Publié le 10 mars 2011 par Vogelsong @Vogelsong

“Après tout, remettons-les dans les bateaux !” C. Brunel députée de la République – 8 mars 2011

Après tout

La neuvième vague - I. Aivazovsky

Après tout, quoi ? Une députée de la République débonde sur les berges de l’ignominie. Dans une posture langagière qui confine à la frivolité en matière d’affaires internationales, de droits humains, mais surtout d’humanité. Une légèreté avec laquelle on devise, les escarpins sis dans les moquettes moelleuses du palais, des autres, des immigrés, de ceux qui font le grand saut pour des raisons qui semblent échapper au cercle de la raison. C. Brunel représente le peuple français, et élue pour cela. Elle exprime de ce point de vue l’inconstance de chacun de ses concitoyens face aux tourments planétaires. Cette facilité à évoquer grâce à une locution, “après tout”, l’intérêt qu’elle porte au sujet. Non pas que pour le courant de pensée qu’elle représente l’immigration ne soit pas une thématique cruciale, en termes de rente électorale.
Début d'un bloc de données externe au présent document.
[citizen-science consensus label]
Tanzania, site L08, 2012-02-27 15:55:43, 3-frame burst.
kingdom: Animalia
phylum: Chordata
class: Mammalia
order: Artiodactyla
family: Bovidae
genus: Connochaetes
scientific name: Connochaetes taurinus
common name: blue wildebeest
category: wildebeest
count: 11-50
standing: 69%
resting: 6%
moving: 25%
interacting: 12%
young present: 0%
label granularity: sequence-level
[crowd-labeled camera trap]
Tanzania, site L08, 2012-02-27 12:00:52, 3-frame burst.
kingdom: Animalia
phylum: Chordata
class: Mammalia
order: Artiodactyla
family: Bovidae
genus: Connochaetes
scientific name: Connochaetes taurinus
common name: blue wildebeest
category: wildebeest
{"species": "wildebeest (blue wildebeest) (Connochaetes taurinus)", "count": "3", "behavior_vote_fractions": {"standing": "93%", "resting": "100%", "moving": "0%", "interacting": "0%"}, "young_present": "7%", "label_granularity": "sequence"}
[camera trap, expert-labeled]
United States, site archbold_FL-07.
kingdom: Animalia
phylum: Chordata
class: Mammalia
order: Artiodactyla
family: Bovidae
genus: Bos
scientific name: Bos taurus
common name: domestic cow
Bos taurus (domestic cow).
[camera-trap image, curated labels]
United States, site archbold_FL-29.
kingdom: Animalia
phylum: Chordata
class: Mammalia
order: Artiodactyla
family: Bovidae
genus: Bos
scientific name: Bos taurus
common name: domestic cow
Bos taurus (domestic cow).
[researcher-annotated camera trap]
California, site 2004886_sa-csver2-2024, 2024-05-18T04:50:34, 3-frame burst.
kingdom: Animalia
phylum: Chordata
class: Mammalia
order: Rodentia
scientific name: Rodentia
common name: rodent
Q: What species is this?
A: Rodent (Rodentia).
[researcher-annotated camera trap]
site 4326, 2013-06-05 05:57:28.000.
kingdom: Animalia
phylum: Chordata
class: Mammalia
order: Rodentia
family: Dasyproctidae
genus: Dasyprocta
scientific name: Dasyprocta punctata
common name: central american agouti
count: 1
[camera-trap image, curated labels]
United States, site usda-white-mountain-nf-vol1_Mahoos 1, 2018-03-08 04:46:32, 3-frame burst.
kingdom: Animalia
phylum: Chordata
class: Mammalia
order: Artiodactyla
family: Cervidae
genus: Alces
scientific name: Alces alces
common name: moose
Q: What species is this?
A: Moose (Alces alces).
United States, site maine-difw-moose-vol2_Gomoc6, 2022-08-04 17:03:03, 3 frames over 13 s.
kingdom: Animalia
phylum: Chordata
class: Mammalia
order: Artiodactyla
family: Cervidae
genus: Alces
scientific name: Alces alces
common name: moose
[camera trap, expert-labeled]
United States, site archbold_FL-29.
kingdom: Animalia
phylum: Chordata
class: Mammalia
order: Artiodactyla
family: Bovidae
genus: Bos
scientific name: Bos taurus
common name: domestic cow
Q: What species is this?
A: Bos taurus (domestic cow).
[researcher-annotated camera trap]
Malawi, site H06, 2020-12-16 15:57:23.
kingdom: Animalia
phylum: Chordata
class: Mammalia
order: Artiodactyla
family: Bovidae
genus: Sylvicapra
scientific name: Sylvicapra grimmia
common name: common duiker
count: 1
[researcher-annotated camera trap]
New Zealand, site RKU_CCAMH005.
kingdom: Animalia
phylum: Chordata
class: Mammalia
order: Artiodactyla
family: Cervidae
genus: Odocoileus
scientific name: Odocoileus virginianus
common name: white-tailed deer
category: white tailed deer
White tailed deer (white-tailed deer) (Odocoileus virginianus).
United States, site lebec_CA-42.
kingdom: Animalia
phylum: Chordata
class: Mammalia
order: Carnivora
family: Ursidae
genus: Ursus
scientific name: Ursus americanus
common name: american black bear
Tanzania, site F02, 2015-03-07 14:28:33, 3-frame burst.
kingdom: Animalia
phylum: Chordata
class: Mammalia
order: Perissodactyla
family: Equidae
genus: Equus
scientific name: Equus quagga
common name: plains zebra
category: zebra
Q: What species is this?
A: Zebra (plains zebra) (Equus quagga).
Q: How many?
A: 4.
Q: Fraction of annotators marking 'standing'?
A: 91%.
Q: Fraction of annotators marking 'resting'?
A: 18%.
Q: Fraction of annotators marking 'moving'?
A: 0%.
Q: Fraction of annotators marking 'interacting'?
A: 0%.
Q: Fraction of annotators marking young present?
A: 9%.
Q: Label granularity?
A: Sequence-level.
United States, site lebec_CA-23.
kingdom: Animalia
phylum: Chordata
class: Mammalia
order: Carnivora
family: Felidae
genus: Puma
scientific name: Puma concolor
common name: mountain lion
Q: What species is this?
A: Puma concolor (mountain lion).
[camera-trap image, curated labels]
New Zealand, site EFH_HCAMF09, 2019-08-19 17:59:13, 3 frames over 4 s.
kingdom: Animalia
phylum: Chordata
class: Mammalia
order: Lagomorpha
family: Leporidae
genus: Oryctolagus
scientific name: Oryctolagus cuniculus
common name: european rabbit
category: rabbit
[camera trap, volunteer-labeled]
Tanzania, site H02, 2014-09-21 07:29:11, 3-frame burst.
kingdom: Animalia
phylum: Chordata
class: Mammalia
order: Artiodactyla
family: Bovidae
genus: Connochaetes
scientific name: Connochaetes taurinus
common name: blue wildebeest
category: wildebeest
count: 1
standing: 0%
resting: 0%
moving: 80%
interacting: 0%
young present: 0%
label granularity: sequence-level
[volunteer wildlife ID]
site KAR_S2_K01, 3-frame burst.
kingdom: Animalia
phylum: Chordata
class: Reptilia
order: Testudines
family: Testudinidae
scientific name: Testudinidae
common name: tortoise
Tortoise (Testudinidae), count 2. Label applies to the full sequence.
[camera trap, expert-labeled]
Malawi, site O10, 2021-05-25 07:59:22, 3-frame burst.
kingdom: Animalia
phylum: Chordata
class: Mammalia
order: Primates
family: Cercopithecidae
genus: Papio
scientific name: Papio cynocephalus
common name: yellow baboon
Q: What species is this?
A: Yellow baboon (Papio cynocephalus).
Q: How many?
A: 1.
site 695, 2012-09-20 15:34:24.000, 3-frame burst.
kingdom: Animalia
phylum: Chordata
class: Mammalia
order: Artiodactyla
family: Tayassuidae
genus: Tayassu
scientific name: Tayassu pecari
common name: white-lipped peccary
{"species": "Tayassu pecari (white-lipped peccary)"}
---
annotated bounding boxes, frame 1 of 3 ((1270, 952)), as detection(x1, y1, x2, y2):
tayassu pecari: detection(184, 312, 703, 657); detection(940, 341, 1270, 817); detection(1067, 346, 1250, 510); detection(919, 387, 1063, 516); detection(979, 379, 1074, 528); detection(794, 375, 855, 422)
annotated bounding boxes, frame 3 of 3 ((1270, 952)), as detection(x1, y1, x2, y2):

Mais dans ce fragment de phrase, elle verbalise benoitement les rudiments de l’opinion commune sur la question des humains qui s’échouent sur les plages de la forteresse Europe.

“Après tout”, ces populations devraient rester chez elles une fois la démocratie conquise ? Qui seraient ces migrants qui, non contents de s’être libérés de la dictature, sont de surcroit toujours attirés par l’éden consumériste européen. Jamais rassasiés, même défaits des autocrates, ils en redemandent, et se précipitent en terre d’occident. Après tout, l’autre est un envahisseur qui convoite, par essence.

“Après tout”, tout ce que la France a fait pour eux. Ces décolonisés telles des tortues reviennent sur les plages pour y essaimer. Attirés qu’ils seraient par la promesse de prospérité qu’ils n’ont pas réussi à instaurer ces quarante dernières années. Les nuls, les incapables. Impossible alors de résister aux radieuses vitrines des sociétés occidentales. La facilité en somme. Un atavisme parasitaire aussi, faute de faire on vient profiter des largesses du modèle européen.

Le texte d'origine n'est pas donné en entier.